**Stated goal:** Format the lines below as a numbered list, skipping any blank lines. Leave out the picture.
Available data start
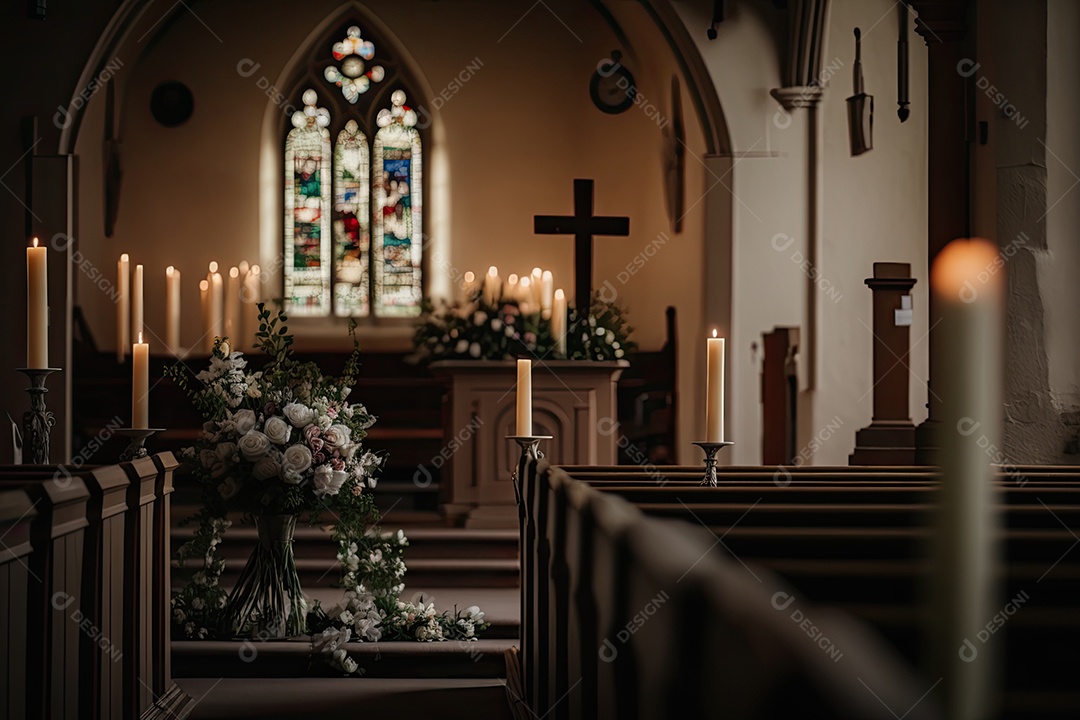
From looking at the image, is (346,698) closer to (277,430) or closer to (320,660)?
(320,660)

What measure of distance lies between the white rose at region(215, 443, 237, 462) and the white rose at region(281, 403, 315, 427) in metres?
0.20

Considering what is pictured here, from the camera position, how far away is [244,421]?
390 cm

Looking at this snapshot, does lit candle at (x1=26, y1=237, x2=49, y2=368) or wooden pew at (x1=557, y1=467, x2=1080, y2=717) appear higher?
lit candle at (x1=26, y1=237, x2=49, y2=368)

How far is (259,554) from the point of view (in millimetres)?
4094

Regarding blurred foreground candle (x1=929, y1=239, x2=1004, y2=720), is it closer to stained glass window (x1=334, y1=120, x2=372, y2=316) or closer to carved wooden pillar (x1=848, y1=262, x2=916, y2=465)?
carved wooden pillar (x1=848, y1=262, x2=916, y2=465)

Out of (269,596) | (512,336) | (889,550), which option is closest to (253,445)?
(269,596)

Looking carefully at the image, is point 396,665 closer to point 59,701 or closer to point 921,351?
point 59,701

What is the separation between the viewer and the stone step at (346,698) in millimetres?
3619

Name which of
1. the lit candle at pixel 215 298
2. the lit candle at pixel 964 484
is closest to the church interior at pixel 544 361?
the lit candle at pixel 964 484

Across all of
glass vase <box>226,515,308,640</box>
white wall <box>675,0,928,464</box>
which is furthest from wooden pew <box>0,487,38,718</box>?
white wall <box>675,0,928,464</box>

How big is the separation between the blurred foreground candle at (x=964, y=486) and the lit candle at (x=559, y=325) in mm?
5870

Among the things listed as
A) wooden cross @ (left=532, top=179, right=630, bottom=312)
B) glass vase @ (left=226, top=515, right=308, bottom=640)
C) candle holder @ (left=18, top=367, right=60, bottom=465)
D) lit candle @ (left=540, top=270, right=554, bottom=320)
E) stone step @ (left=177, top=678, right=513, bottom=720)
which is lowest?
stone step @ (left=177, top=678, right=513, bottom=720)

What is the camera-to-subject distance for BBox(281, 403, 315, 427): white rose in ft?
12.9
Available data end
**Exercise response:**
1. From looking at the image, is (346,698) closer to (277,430) or closer to (320,660)?
2. (320,660)
3. What measure of distance lies between the white rose at region(215, 443, 237, 462) and the white rose at region(281, 403, 315, 427) in metres?
4. 0.20
5. Considering what is pictured here, from the camera position, how far away is [244,421]?
6. 390 cm
7. Looking at this snapshot, does lit candle at (x1=26, y1=237, x2=49, y2=368) or wooden pew at (x1=557, y1=467, x2=1080, y2=717) appear higher?
8. lit candle at (x1=26, y1=237, x2=49, y2=368)
9. How far is (259,554) from the point of view (in millimetres)?
10. 4094
11. Regarding blurred foreground candle (x1=929, y1=239, x2=1004, y2=720), is it closer to stained glass window (x1=334, y1=120, x2=372, y2=316) or closer to carved wooden pillar (x1=848, y1=262, x2=916, y2=465)?
12. carved wooden pillar (x1=848, y1=262, x2=916, y2=465)
13. Out of (269,596) | (512,336) | (889,550), which option is closest to (253,445)?
14. (269,596)
15. Looking carefully at the image, is point 396,665 closer to point 59,701 or closer to point 921,351?
16. point 59,701
17. What is the separation between the viewer and the stone step at (346,698) in millimetres?
18. 3619
19. Name which of
20. 1. the lit candle at pixel 215 298
21. 2. the lit candle at pixel 964 484
22. is closest to the church interior at pixel 544 361?
23. the lit candle at pixel 964 484
24. Across all of
25. glass vase <box>226,515,308,640</box>
26. white wall <box>675,0,928,464</box>
27. which is furthest from wooden pew <box>0,487,38,718</box>?
28. white wall <box>675,0,928,464</box>
29. How big is the separation between the blurred foreground candle at (x=964, y=486) and the lit candle at (x=559, y=325) in mm?
30. 5870
31. Among the things listed as
32. A) wooden cross @ (left=532, top=179, right=630, bottom=312)
33. B) glass vase @ (left=226, top=515, right=308, bottom=640)
34. C) candle holder @ (left=18, top=367, right=60, bottom=465)
35. D) lit candle @ (left=540, top=270, right=554, bottom=320)
36. E) stone step @ (left=177, top=678, right=513, bottom=720)
37. which is lowest?
38. stone step @ (left=177, top=678, right=513, bottom=720)
39. What is the camera-to-subject distance for BBox(281, 403, 315, 427): white rose in ft?
40. 12.9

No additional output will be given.